D’Var Torah

Tazria, 5784 (April 13, 2024)

Rabbi Micah Friedman

     This week we read Parshat Tazria – the first parsha which systematically introduces us to the human experience of Tumah and Taharah. These terms are often translated as “ritual impurity and ritual purity.” But, I think this language of purity and ritual leads us to think of Tumah and Tahara as antiquated and ritualistic – rather than as meaningful states of human life.

     Today, in the learning that I will lead after we have had the chance to eat and socialize over Kiddush, I will attempt to show you – through verses in the Torah and rabbinic teachings – that the redemption of our ancestors from slavery in Mitzrayim demonstrates for us the possibility of transformation from Tumah to Tahara. 

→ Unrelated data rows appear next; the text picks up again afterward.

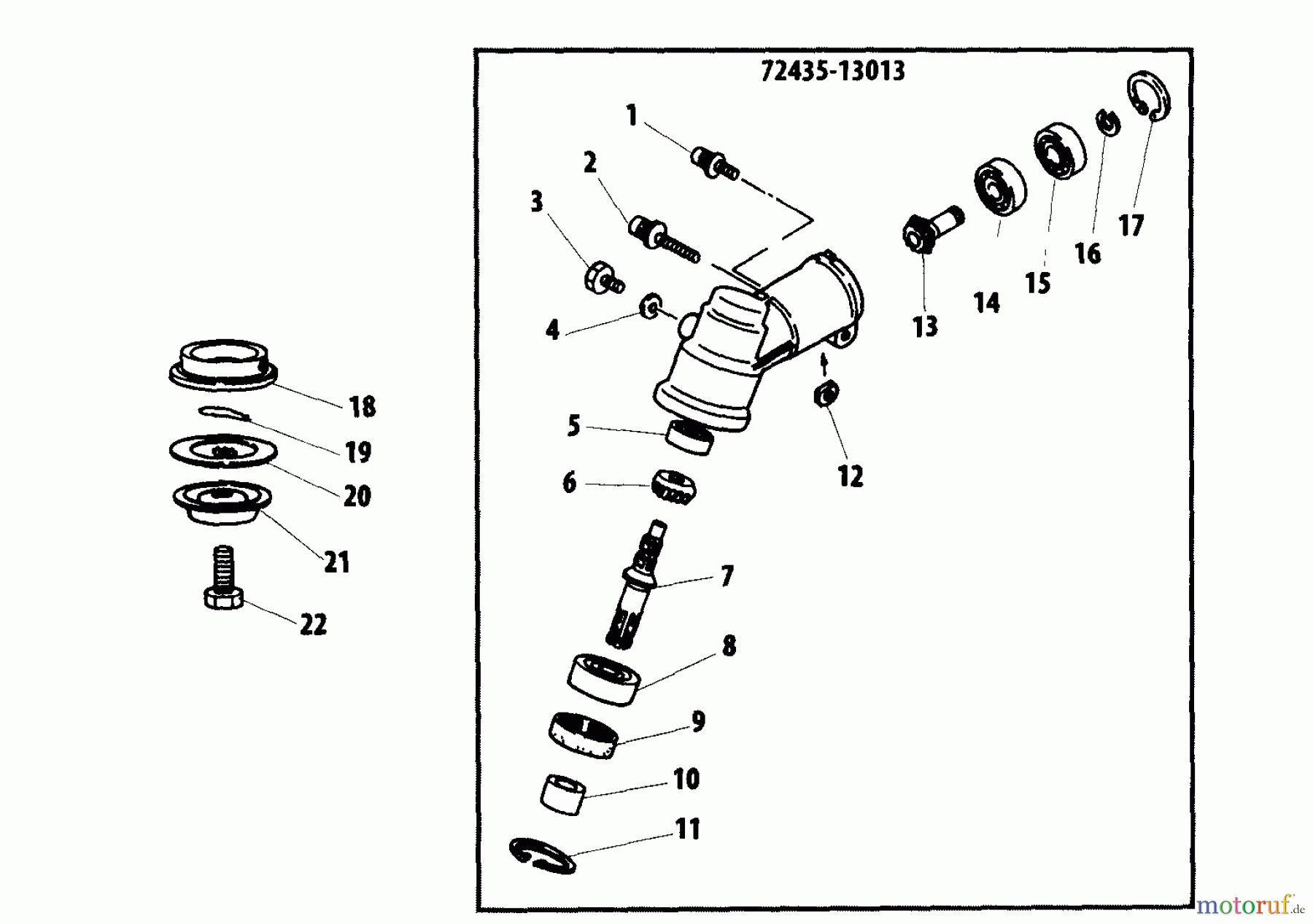 72435-13013

1
2
3
4
5
6
7
8
9
10
11
12
13
14
15
16
17

18
19
20
21
22

motoruf.de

     This is a transformation from a degraded state – or a state of alienation – or a state of emotional overwhelm – or a state of immense grief – or a state of severe concern for your health – into a state of “great light” – a state of expansiveness – a state of freedom – a state of full-fledged participation in communal celebration – a state of redemption. 

     In the rituals of Taharah that are performed by a Kohen in various contexts, the structure of tumah and taharah and the actions of the priest facilitate an experience of internal transformation. 

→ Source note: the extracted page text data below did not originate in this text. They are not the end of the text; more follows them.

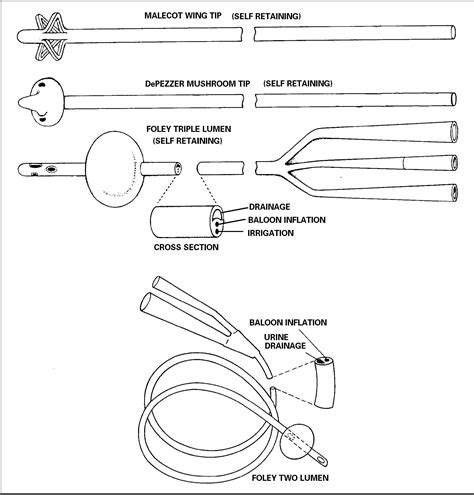 MALECOT WING TIP (SELF RETAINING)

DePEZZER MUSHROOM TIP (SELF RETAINING)

FOLEY TRIPLE LUMEN (SELF RETAINING)

DRAINAGE
BALOON INFLATION
IRRIGATION

CROSS SECTION

BALOON INFLATION
URINE DRAINAGE

FOLEY TWO LUMEN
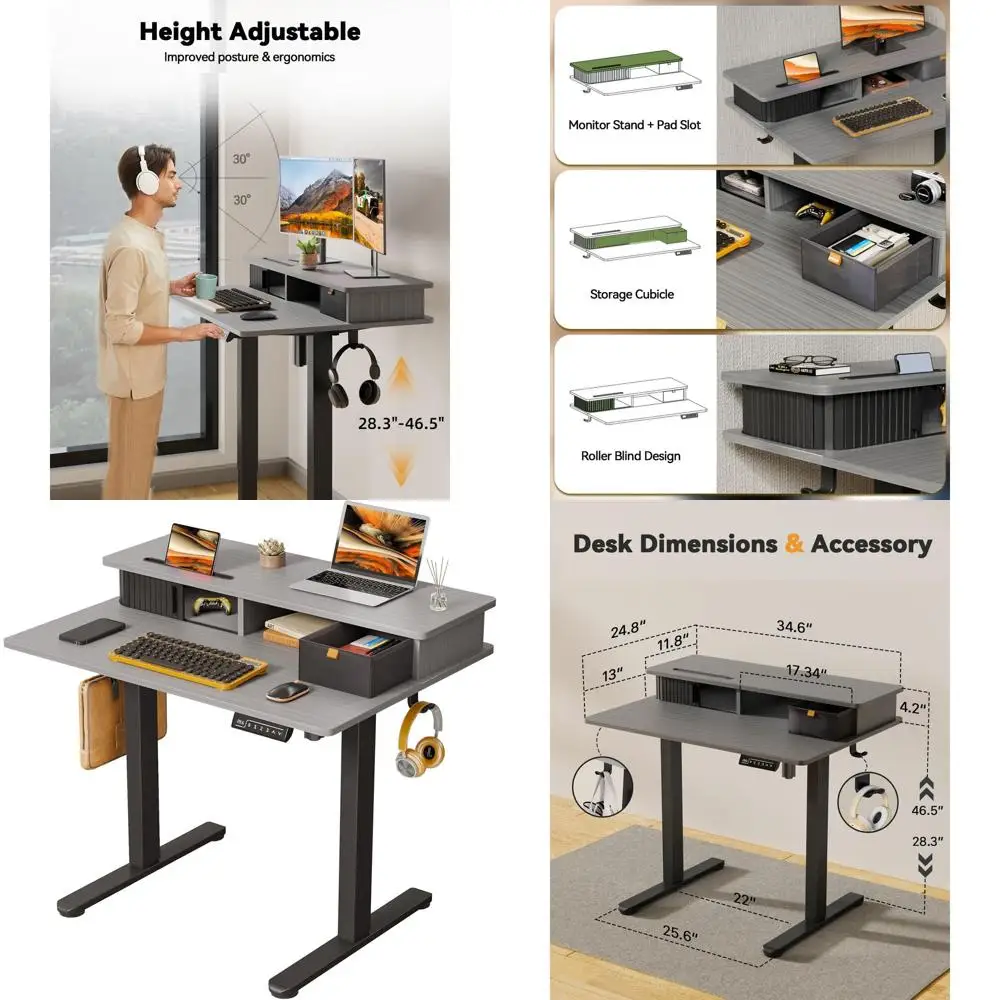 Height Adjustable
Improved posture & ergonomics

30°
30°
28.3"-46.5"

Monitor Stand + Pad Slot

Storage Cubicle

Roller Blind Design

Desk Dimensions & Accessory

24.8"
34.6"
11.8"
13"
17.34"
4.2"
46.5"
28.3"
22"
25.6"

     We see this in our parsha in the context of various natural human experiences. The first word of substance for which the Parsha was named “Tazria” means when you produce offspring. The root of this word “Zera ” means seed or descendant and reflects the great blessing of human reproduction – of bringing new children and life into the world. In this context, there is a certain procedure prescribed to facilitate a new mother’s journey from a state of severe concern for her health and emotional overwhelm into a state of expanded freedom to fully participate in the life of community. Later in the context of Tzara’at – a term that refers to a wide array of contagious physical afflictions –  we receive different instructions for facilitating a journey from Tumah to Taharah.

     Later, I will invite us to think about the procedures of our tradition for preparing for Pesach as a reenactment within our own homes of the transformational spiritual work of the Kohen that brings us – in a symbolic sense – from Tumah to Taharah. 

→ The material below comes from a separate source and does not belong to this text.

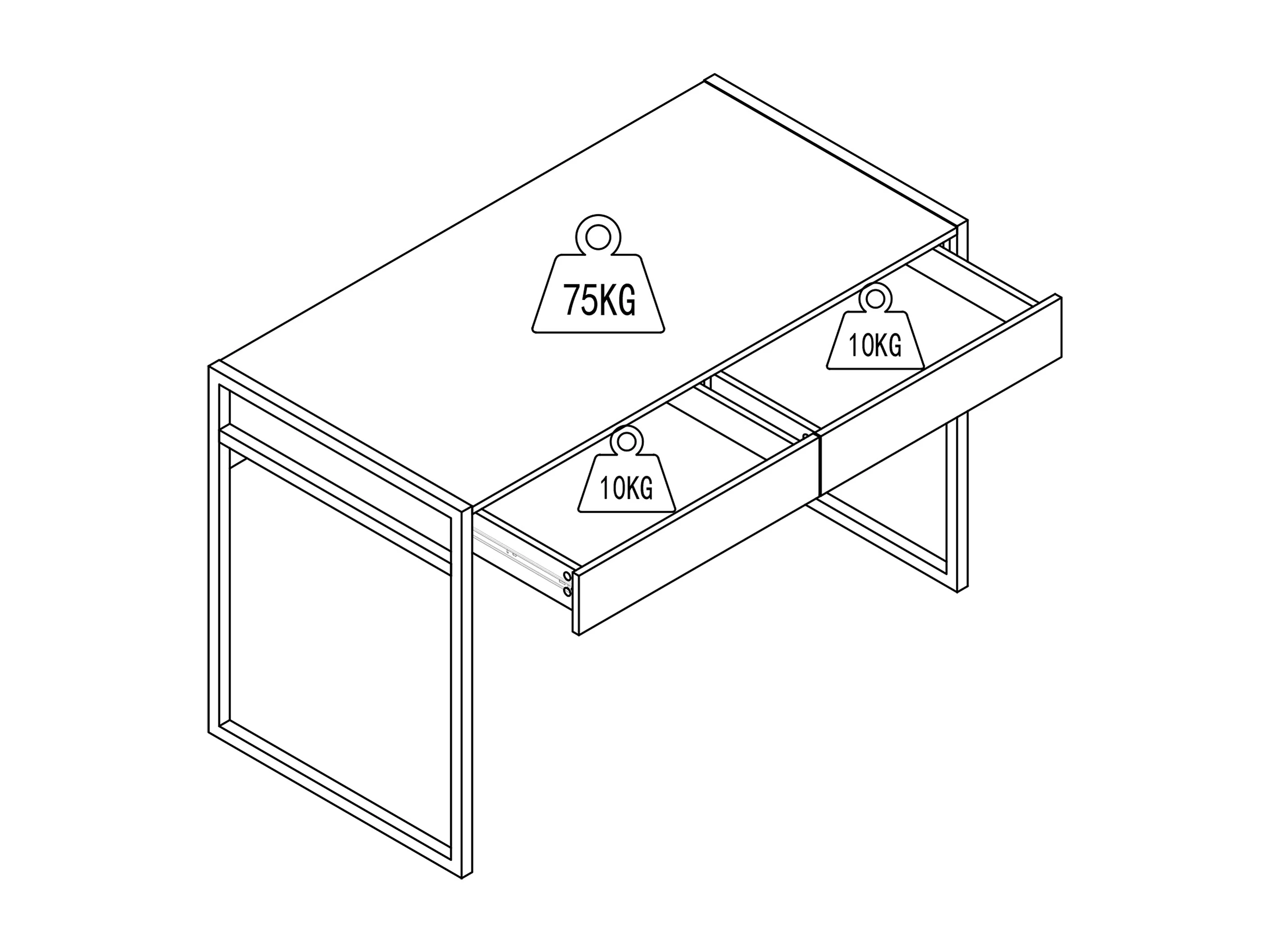 75KG

10KG

10KG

     For now, I would like to leave us with the sense that – perhaps – all of the traditional practices of Passover can be understood – and experienced – as guiding us towards a state of expansiveness, freedom, and transformation.

     Perhaps, this is why it says in the Haggadah – in each and every generation a person is obligated to see him or herself as if you were personally brought forth from slavery in mitzrayim!

     May we each – in accordance with who we are and where we find ourselves this year – experience the redemptive and transformative power of the approaching Pesach.